Psalm 2004

Bush is my shepherd, I shall be in want.
He leadeth me beside the still factories,
He restoreth my doubts about the Republican Party,
He guideth me onto the paths of unemployment
for the party’s sake.
I do fear the evildoers, for thou talkst about them constantly.
The tax cuts for the rich and thy deficit spending
They do discomfort me.
Thou anointeth me with never-ending debt. And my savings
and assets shall soon be gone.
Surely poverty and hard living shall follow me.
And my jobless children shall dwell in my basement forever.

[ – Currently making the rounds on the Internet ]

After factoring out the Social Security surplus and adding in a pricey supplemental appropriation for the war in Iraq, the federal budget deficit for Fiscal Year 2004 could reach $700 billion. This would follow deficits for FY 2002 and 2003 of $318 billion and $639 billion respectively. In just three years, G.W. Bush’s fiscal policies will have resulted in a cumulative deficit exceeding $1.6 trillion.

It might be expected that “red ink” of this magnitude would generate some job growth. The President’s Council of Economic Advisers was optimistic, predicting 1.6 million new jobs by the end of FY 2003. But instead of 1,600,000 new jobs being created, 1,900,000 jobs were lost. (Economic Policy Institute Issue Brief 197, 2/12). And the wages in the emerging job markets were rapidly falling, 21 percent or $9,160 per year less in sectors actually adding jobs. (EPI “Economic Snapshot” 1/21).

This situation is not at all surprising given the recent remarks of Gregory Mankiw, chairman of the President’s Council of Economic Advisors, praising the corporate practice of “outsourcing.” Shifting U.S. jobs to low-wage countries overseas is “just another way of doing international trade” and “probably a plus for the economy in the long run” according to Mankiw.

Outsourcing is also a contributing factor in the current “jobless recovery,” following the brief recession that the National Bureau’s Business Cycle Dating Committee reported ending in November 2001. While the recession is officially over, layoffs continue, with 500,000 factory jobs evaporating in 2003 alone.

Slashing corporate and upper income tax rates serves to create huge strategic deficits “as far as the eye can see.” The results, according to New York Times columnist Thomas Friedman, are “budgets of mass destruction,” which “recklessly imperil the nation’s future with crazy tax cutting and out of control spending.”

In another New York Times column titled “Red Ink Realities,” Paul Krugman reports that the sharp drop in tax revenues “has come almost entirely from taxes that are mostly paid by the richest five percent of families: the personal income tax and the corporate income tax. These taxes now take a smaller share of national income that in any year since World War II.” The goal of creating “red ink realities” is to “starve the beast,” i.e. create a situation that shrinks state revenues so much that government programs which help the poor and the middle class will have to be slashed, with the savings going to the rich in the form of yet more tax cuts.
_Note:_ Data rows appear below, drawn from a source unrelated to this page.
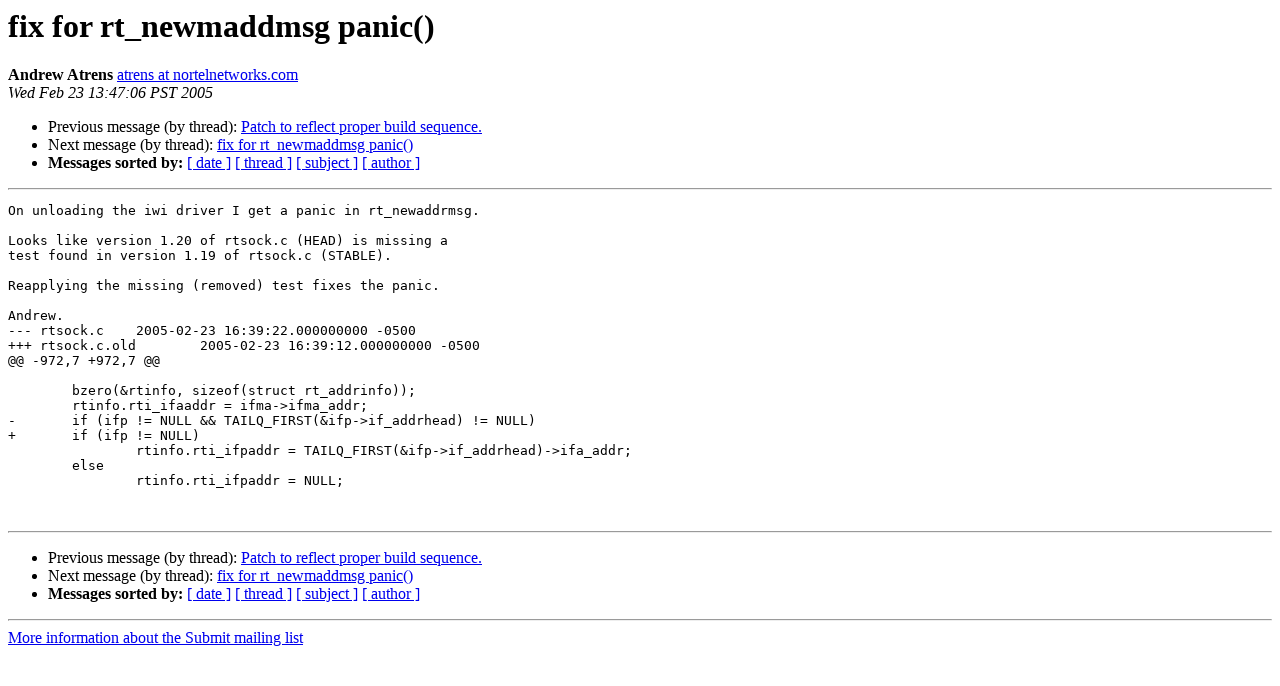

--- FILE ---
content_type: text/html
request_url: https://lists.dragonflybsd.org/pipermail/submit/2005-February/108364.html
body_size: 1215
content:
<!DOCTYPE HTML PUBLIC "-//W3C//DTD HTML 4.01 Transitional//EN">
<HTML>
 <HEAD>
   <TITLE> fix for rt_newmaddmsg panic()
   </TITLE>
   <LINK REL="Index" HREF="index.html" >
   <LINK REL="made" HREF="mailto:submit%40?Subject=Re%3A%20fix%20for%20rt_newmaddmsg%20panic%28%29&In-Reply-To=%3C421cf954%240%24716%24415eb37d%40crater_reader.dragonflybsd.org%3E">
   <META NAME="robots" CONTENT="index,nofollow">
   <style type="text/css">
       pre {
           white-space: pre-wrap;       /* css-2.1, curent FF, Opera, Safari */
           }
   </style>
   <META http-equiv="Content-Type" content="text/html; charset=us-ascii">
   <LINK REL="Previous"  HREF="114620.html">
   <LINK REL="Next"  HREF="114629.html">
 </HEAD>
 <BODY BGCOLOR="#ffffff">
   <H1>fix for rt_newmaddmsg panic()</H1>
    <B>Andrew Atrens</B> 
    <A HREF="mailto:submit%40?Subject=Re%3A%20fix%20for%20rt_newmaddmsg%20panic%28%29&In-Reply-To=%3C421cf954%240%24716%24415eb37d%40crater_reader.dragonflybsd.org%3E"
       TITLE="fix for rt_newmaddmsg panic()">atrens at nortelnetworks.com
       </A><BR>
    <I>Wed Feb 23 13:47:06 PST 2005</I>
    <P><UL>
        <LI>Previous message (by thread): <A HREF="114620.html">Patch to reflect proper build sequence.
</A></li>
        <LI>Next message (by thread): <A HREF="114629.html">fix for rt_newmaddmsg panic()
</A></li>
         <LI> <B>Messages sorted by:</B> 
              <a href="date.html#108364">[ date ]</a>
              <a href="thread.html#108364">[ thread ]</a>
              <a href="subject.html#108364">[ subject ]</a>
              <a href="author.html#108364">[ author ]</a>
         </LI>
       </UL>
    <HR>  
<!--beginarticle-->
<PRE>On unloading the iwi driver I get a panic in rt_newaddrmsg.

Looks like version 1.20 of rtsock.c (HEAD) is missing a 
test found in version 1.19 of rtsock.c (STABLE).

Reapplying the missing (removed) test fixes the panic.

Andrew.
--- rtsock.c	2005-02-23 16:39:22.000000000 -0500
+++ rtsock.c.old	2005-02-23 16:39:12.000000000 -0500
@@ -972,7 +972,7 @@
 
 	bzero(&amp;rtinfo, sizeof(struct rt_addrinfo));
 	rtinfo.rti_ifaaddr = ifma-&gt;ifma_addr;
-	if (ifp != NULL &amp;&amp; TAILQ_FIRST(&amp;ifp-&gt;if_addrhead) != NULL)
+	if (ifp != NULL)
 		rtinfo.rti_ifpaddr = TAILQ_FIRST(&amp;ifp-&gt;if_addrhead)-&gt;ifa_addr;
 	else
 		rtinfo.rti_ifpaddr = NULL;


</PRE>

<!--endarticle-->
    <HR>
    <P><UL>
        <!--threads-->
	<LI>Previous message (by thread): <A HREF="114620.html">Patch to reflect proper build sequence.
</A></li>
	<LI>Next message (by thread): <A HREF="114629.html">fix for rt_newmaddmsg panic()
</A></li>
         <LI> <B>Messages sorted by:</B> 
              <a href="date.html#108364">[ date ]</a>
              <a href="thread.html#108364">[ thread ]</a>
              <a href="subject.html#108364">[ subject ]</a>
              <a href="author.html#108364">[ author ]</a>
         </LI>
       </UL>

<hr>
<a href="https://lists.dragonflybsd.org/mailman/listinfo/submit">More information about the Submit
mailing list</a><br>
</body></html>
In May 2003 the administration cynically bundled their tax cuts in a bill called the “Jobs and Growth Act.” While the legislation provided millionaires with an average tax cut of $93,000, it failed to result in any net job gains.

Bush is now anxious to make his tax cuts permanent, at a cost estimated by Joel Friedman and Richard Greenstein of Center on Budget and Policy Priorities to be $2.2 trillion over the ten year span of 2005-2014 (CBPP, 1/30/04). In recent testimony before the Senate Banking Committee, Alan Greenspan, Federal Reserve chairman, indicated that the Fed would support this budget madness, but only if government spending was dramatically reduced. He recommended sharp reductions in Social Security benefits for retirees to offset any fiscal impact these tax cuts for the wealthy would likely have.

The only way out of this economic dead end is a radical shift in policy. What democratically selected mechanism can assume economic stewardship in the face of gathering crisis is something to which we urgently need to turn our collective attention.